A few months back I wrote about the dilemma of the African liberation warrior.

Develop Me with Tapiwa Gomo

I discussed the dilemma they face between leading their countries right from the trenches or handover the power baton to technocrats.

The second option was for theoretical purposes, as history has shown that African war veterans are not willing to leave power. In Africa, to fight is to lead and that is the premise that has arrested Africa’s development for the past six decades.

It is the same in the opposition parties.

Those who fight dictators think they are the same people who should lead. Leadership and fighting are two different attributes but they can still be found in the same person even though it is rare.

Zimbabwe too has been caught in the same quagmire with the war veterans being the only ones allowed to lead and script the policy directions of our country especially at the turn of the millennium. Some war veterans have been good leaders, but the country paid dearly because of the war veteran policy mentality.
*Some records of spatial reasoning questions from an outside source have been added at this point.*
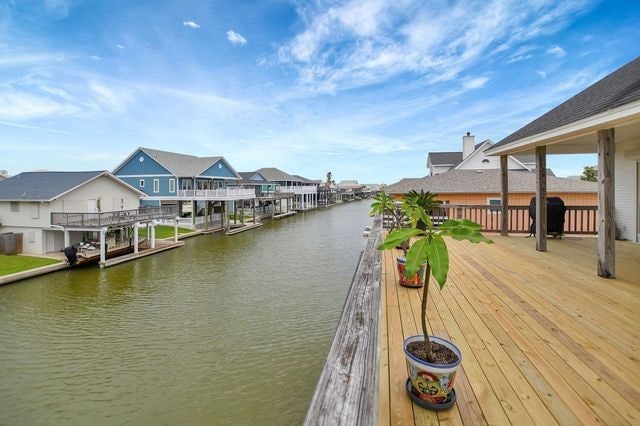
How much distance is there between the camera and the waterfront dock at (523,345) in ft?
6.93

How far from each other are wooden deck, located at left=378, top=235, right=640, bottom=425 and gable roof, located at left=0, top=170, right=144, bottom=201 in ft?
64.6

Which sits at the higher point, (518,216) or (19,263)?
(518,216)


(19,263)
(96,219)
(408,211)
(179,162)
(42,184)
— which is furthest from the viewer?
(179,162)

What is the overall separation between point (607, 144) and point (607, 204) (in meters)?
1.02

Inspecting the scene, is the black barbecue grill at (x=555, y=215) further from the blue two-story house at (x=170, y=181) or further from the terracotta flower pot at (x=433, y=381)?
the blue two-story house at (x=170, y=181)

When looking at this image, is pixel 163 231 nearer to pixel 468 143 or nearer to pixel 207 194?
pixel 207 194

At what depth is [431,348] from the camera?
2.34 m

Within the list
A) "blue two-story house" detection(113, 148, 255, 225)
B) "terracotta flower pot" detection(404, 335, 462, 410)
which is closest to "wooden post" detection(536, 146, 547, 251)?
"terracotta flower pot" detection(404, 335, 462, 410)

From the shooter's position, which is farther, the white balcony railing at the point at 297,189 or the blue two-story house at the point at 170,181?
the white balcony railing at the point at 297,189

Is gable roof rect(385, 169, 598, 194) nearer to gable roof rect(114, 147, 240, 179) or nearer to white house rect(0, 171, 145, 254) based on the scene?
white house rect(0, 171, 145, 254)

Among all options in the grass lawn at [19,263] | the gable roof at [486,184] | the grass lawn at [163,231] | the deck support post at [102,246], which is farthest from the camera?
the grass lawn at [163,231]

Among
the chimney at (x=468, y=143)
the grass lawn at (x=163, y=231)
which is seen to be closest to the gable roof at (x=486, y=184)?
the chimney at (x=468, y=143)

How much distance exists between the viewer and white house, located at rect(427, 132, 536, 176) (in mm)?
26047

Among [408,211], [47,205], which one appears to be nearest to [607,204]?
[408,211]
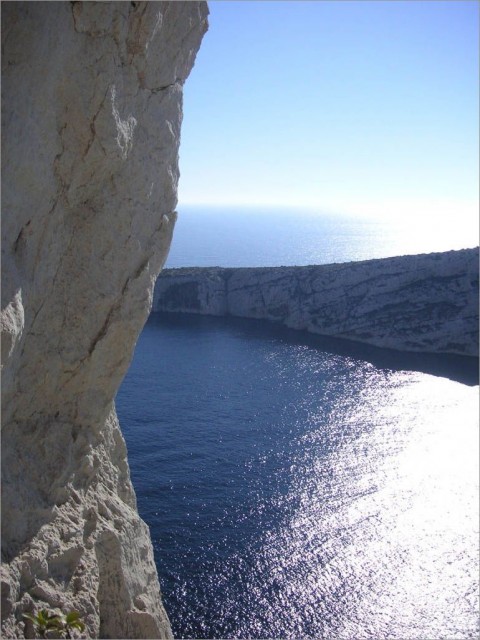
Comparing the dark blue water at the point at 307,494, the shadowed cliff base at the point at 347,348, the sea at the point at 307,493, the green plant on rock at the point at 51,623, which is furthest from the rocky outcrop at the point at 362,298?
the green plant on rock at the point at 51,623

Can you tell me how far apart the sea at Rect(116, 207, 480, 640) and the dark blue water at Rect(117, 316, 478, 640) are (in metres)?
0.10

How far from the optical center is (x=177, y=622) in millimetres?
24891

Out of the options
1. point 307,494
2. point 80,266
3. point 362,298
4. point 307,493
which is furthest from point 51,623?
point 362,298

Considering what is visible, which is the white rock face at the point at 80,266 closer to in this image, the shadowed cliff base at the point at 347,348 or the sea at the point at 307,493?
the sea at the point at 307,493

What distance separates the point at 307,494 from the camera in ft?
122

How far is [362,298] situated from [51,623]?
7852 centimetres

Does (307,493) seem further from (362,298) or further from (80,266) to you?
(362,298)

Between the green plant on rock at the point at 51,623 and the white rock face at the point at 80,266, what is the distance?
8.5 inches

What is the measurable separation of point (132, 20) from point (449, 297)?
7580cm

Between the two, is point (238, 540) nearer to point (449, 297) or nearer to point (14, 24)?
point (14, 24)

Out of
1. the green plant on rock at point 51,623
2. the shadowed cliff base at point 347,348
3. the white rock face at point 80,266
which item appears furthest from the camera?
the shadowed cliff base at point 347,348

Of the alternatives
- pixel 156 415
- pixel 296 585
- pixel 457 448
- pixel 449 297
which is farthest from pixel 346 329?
pixel 296 585

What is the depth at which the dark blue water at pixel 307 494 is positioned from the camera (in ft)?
87.8

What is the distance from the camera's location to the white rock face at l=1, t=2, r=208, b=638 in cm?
1067
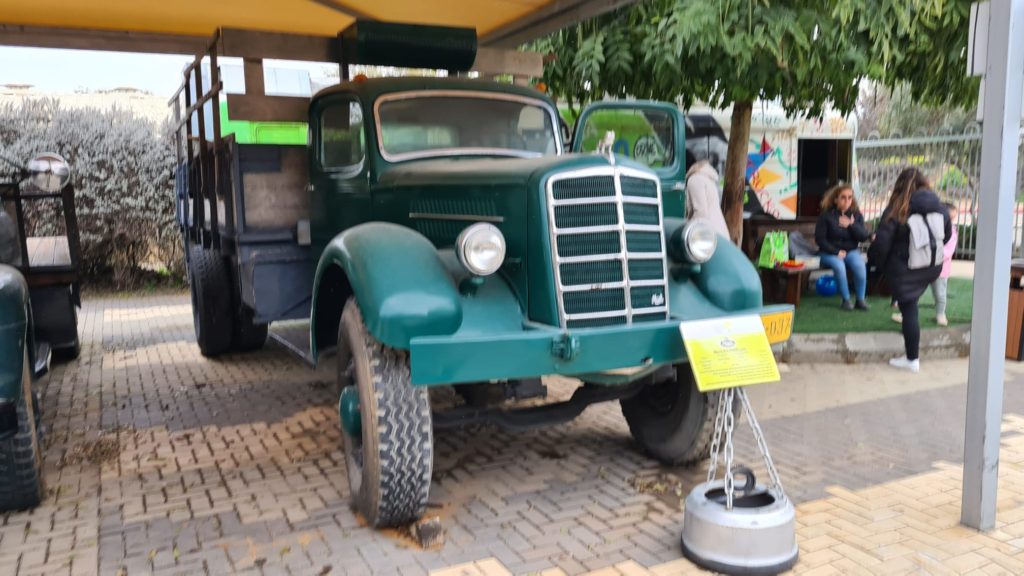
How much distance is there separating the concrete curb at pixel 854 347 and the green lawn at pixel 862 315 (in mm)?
152

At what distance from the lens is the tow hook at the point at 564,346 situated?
3.13 metres

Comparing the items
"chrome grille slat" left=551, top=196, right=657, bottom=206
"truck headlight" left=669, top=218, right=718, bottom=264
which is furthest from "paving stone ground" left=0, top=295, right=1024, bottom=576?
"chrome grille slat" left=551, top=196, right=657, bottom=206

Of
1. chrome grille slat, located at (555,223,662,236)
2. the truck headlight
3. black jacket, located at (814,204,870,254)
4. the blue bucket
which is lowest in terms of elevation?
the blue bucket

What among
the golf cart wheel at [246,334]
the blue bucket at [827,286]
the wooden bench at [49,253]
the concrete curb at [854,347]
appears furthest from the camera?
the blue bucket at [827,286]

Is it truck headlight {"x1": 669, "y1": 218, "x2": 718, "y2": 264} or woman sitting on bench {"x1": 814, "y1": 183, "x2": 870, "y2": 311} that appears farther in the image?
woman sitting on bench {"x1": 814, "y1": 183, "x2": 870, "y2": 311}

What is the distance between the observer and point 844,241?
8500mm

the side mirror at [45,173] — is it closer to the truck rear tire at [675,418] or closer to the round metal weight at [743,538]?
the truck rear tire at [675,418]

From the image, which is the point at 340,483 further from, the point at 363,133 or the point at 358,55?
the point at 358,55

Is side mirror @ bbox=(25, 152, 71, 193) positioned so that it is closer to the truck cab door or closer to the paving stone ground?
the paving stone ground

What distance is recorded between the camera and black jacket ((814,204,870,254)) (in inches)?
334

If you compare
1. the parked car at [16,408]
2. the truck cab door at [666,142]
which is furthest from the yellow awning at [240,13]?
the parked car at [16,408]

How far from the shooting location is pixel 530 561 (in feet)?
10.6

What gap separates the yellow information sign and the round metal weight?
51cm

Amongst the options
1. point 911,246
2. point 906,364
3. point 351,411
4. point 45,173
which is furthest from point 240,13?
point 906,364
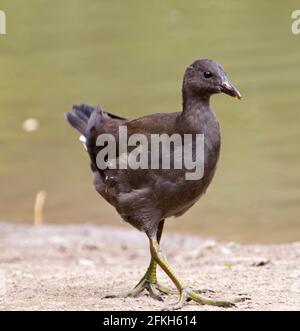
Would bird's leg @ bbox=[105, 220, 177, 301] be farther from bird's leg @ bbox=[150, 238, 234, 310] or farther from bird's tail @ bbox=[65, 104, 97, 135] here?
bird's tail @ bbox=[65, 104, 97, 135]

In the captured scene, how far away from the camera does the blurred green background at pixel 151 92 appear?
9055mm

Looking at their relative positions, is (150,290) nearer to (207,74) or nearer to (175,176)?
(175,176)

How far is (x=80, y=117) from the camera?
6.45 meters

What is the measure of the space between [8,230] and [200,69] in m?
3.89

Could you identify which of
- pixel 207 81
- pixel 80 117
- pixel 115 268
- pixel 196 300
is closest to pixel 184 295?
pixel 196 300

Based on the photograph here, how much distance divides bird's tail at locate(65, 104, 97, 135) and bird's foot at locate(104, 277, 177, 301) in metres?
1.22

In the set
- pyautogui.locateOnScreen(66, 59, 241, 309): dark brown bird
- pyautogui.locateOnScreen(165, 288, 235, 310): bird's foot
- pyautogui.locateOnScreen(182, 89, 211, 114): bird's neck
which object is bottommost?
pyautogui.locateOnScreen(165, 288, 235, 310): bird's foot

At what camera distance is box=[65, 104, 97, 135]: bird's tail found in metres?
6.38

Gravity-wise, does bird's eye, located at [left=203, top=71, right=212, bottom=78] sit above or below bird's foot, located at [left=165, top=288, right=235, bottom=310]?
above

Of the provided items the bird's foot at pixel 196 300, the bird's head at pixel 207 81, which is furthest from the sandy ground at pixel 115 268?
the bird's head at pixel 207 81

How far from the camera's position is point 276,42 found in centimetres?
1410

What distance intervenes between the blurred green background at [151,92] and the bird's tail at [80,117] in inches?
98.7

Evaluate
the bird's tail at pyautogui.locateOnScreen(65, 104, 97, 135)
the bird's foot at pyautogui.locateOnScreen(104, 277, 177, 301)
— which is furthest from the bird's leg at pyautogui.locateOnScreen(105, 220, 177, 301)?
the bird's tail at pyautogui.locateOnScreen(65, 104, 97, 135)

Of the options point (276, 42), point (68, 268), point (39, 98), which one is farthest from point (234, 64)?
point (68, 268)
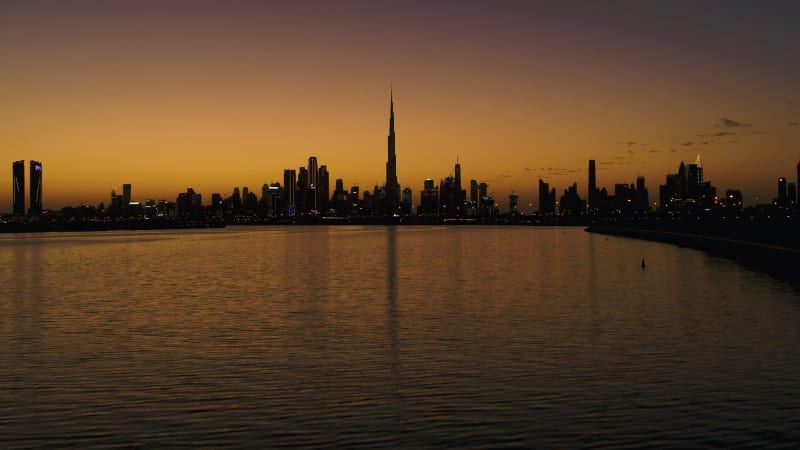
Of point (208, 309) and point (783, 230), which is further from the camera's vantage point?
point (783, 230)

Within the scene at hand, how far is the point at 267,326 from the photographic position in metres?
34.4

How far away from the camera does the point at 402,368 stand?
23.8 meters

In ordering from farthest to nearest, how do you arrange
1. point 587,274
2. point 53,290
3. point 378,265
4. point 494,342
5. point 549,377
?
point 378,265 → point 587,274 → point 53,290 → point 494,342 → point 549,377

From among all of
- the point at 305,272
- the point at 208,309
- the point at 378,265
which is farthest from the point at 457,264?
the point at 208,309

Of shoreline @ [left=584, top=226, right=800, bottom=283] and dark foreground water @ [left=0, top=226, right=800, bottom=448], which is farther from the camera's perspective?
shoreline @ [left=584, top=226, right=800, bottom=283]

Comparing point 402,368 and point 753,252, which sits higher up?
point 753,252

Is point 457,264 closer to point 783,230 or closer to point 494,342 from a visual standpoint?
point 783,230

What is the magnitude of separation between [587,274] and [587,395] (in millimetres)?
49022

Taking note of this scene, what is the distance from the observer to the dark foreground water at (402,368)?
16.2m

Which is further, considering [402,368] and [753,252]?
[753,252]

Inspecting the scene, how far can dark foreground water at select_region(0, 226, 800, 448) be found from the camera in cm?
1620

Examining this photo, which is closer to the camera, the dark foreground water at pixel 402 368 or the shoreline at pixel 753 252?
the dark foreground water at pixel 402 368

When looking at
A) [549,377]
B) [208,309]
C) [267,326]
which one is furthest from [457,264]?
[549,377]

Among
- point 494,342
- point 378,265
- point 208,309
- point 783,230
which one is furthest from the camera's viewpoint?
point 783,230
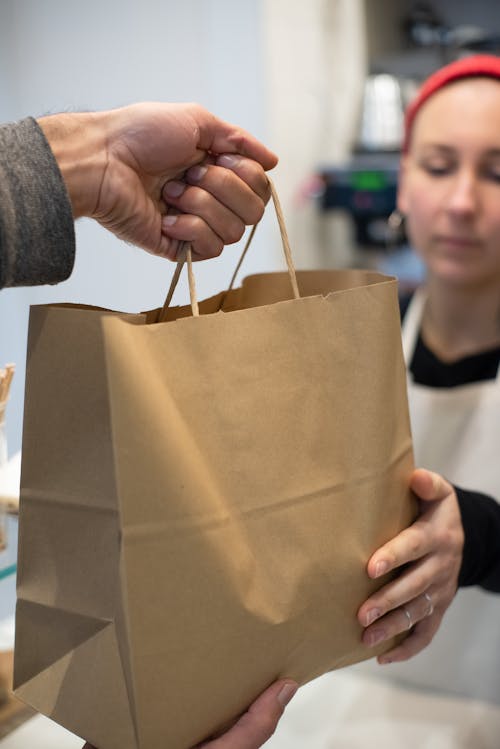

However, a closer look at the current Zanu PF frontline leadership shows an interesting development. The war veteran is fast disappearing from the frontlines of serious political and government business.

The number of those who went to war has gone down in the current set up. The future of some of those who remain is also uncertain, if media reports are anything to go by.

The first warning shot was the dismissal of the war veterans’ leader Jabulani Sibanda from the party for allegedly undermining the President (Robert Mugabe) and threatening to mobilise war veterans, youths and women to march to State House to have a discussion with President Mugabe.

The Squealers of the party will unconvincingly tell us that the depletion is not human-made but due to age and death.

But the last Zanu PF congress signalled that the war veteran’s time may just be nigh. It may read like a trite as certainly death and age are taking their toll, but whether it was by design or default, the last purge deleted most of those who were on the frontlines and has continued to bar them from securing leadership positions thereby allowing the academics and freshmen to call the shots.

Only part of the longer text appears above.